What you need to do. In the entries that follow, how many lines include the string "this"? The answer is the number only.
*** Opening Record extracts ***
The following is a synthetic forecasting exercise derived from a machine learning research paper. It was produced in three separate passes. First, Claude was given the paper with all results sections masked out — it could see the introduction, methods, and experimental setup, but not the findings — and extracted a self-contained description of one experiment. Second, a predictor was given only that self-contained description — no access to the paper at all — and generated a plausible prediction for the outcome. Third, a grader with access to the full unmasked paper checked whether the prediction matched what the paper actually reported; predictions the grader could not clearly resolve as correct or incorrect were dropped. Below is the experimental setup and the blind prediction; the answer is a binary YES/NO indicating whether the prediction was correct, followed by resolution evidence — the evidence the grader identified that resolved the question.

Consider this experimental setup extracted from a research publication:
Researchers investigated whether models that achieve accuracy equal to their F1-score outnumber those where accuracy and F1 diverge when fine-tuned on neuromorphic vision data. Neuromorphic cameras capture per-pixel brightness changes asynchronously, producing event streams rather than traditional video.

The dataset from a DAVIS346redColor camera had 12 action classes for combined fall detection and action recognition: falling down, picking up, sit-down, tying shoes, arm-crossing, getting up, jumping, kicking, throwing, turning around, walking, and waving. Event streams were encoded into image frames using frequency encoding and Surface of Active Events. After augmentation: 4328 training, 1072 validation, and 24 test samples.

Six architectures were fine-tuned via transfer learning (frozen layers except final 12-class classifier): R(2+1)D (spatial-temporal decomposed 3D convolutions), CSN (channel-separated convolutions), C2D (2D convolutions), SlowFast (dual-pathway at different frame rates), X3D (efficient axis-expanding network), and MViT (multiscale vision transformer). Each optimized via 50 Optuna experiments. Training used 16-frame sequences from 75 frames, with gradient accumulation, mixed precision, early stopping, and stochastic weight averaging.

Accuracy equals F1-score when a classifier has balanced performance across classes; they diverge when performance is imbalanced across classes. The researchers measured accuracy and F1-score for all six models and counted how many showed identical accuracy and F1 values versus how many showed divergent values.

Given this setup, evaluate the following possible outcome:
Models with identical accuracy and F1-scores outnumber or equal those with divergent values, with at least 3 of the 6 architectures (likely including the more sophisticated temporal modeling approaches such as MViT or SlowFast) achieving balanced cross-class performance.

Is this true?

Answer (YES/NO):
*** Closing Record extracts ***
Problem solution. 3